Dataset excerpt
>> START
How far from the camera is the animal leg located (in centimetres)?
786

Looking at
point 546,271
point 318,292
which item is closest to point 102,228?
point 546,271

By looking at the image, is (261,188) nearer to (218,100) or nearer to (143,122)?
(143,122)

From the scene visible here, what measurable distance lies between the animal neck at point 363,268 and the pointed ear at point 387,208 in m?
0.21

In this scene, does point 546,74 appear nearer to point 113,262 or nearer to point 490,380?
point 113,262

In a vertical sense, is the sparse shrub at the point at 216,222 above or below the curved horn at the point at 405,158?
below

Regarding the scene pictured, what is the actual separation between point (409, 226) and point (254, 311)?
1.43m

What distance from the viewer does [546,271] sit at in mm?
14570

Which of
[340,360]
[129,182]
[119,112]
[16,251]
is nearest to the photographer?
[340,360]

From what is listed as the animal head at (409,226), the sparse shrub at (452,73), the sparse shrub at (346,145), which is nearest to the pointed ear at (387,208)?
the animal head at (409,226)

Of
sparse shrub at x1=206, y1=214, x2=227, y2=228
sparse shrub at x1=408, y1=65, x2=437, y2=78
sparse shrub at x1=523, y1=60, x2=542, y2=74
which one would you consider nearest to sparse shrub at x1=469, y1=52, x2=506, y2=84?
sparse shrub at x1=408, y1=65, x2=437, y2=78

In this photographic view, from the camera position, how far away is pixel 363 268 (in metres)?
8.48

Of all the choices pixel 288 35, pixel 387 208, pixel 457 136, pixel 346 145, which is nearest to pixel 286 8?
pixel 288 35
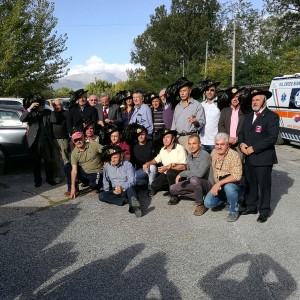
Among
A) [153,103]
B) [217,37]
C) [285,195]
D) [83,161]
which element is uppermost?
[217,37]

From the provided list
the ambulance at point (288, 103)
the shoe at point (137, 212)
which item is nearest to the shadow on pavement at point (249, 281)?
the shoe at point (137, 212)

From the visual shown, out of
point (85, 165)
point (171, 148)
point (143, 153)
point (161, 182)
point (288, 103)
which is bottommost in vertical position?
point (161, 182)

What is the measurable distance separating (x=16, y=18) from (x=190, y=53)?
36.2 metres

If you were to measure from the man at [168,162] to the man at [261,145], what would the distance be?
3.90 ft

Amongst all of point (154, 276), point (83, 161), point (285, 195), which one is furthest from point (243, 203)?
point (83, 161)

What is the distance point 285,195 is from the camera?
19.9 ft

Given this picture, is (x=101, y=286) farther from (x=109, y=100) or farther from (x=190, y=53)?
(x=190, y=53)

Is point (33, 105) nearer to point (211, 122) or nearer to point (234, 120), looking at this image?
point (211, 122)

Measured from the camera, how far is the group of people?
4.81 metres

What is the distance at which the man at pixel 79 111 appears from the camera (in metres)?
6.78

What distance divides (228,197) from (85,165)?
>> END
>> START
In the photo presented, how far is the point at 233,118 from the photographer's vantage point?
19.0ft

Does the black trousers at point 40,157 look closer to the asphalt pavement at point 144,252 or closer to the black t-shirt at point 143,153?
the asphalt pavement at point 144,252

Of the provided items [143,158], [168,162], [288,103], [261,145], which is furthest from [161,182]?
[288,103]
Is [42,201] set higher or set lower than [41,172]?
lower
>> END
* WHAT YOU WILL DO: Copy the items above word for word, starting at the line that contains "How far from" and ending at the line that contains "36.2 metres", with both of those lines included. Leave the pictures out of your copy.

* TASK RESULT:
How far from the camera is the animal leg located (in centimetres)?
786

Looking at
point 546,271
point 318,292
which item is closest to point 102,228?
point 546,271

By looking at the image, is (261,188) nearer to (218,100) or nearer to (143,122)?
(143,122)

From the scene visible here, what measurable distance lies between the animal neck at point 363,268 and the pointed ear at point 387,208 in m?
0.21

In this scene, does point 546,74 appear nearer to point 113,262 or nearer to point 490,380?
point 113,262

In a vertical sense, is the sparse shrub at the point at 216,222 above or below the curved horn at the point at 405,158?
below

Regarding the scene pictured, what is the actual separation between point (409, 226) and point (254, 311)?
1.43m

What distance from the viewer does [546,271] sit at in mm?
14570

Which of
[340,360]
[129,182]
[119,112]
[16,251]
is nearest to the photographer?
[340,360]

From what is listed as the animal head at (409,226), the sparse shrub at (452,73), the sparse shrub at (346,145), which is nearest to the pointed ear at (387,208)?
the animal head at (409,226)

Of
sparse shrub at x1=206, y1=214, x2=227, y2=228
sparse shrub at x1=408, y1=65, x2=437, y2=78
sparse shrub at x1=523, y1=60, x2=542, y2=74
which one would you consider nearest to sparse shrub at x1=469, y1=52, x2=506, y2=84?
sparse shrub at x1=408, y1=65, x2=437, y2=78

In this photographic view, from the camera position, how far away is pixel 363 268 (in metres)?
8.48

Of all the choices pixel 288 35, pixel 387 208, pixel 457 136, pixel 346 145, which is nearest to pixel 286 8?
pixel 288 35
Among
A) [153,103]
B) [217,37]
C) [285,195]
D) [83,161]
which element is uppermost?
[217,37]

From the provided list
the ambulance at point (288, 103)
the shoe at point (137, 212)
which item is nearest to the shadow on pavement at point (249, 281)?
the shoe at point (137, 212)

From the visual shown, out of
point (85, 165)
point (171, 148)
point (143, 153)
point (161, 182)
point (288, 103)
which is bottommost in vertical position?
point (161, 182)

What is the measurable distance separating (x=16, y=18) from (x=190, y=53)?
36.2 metres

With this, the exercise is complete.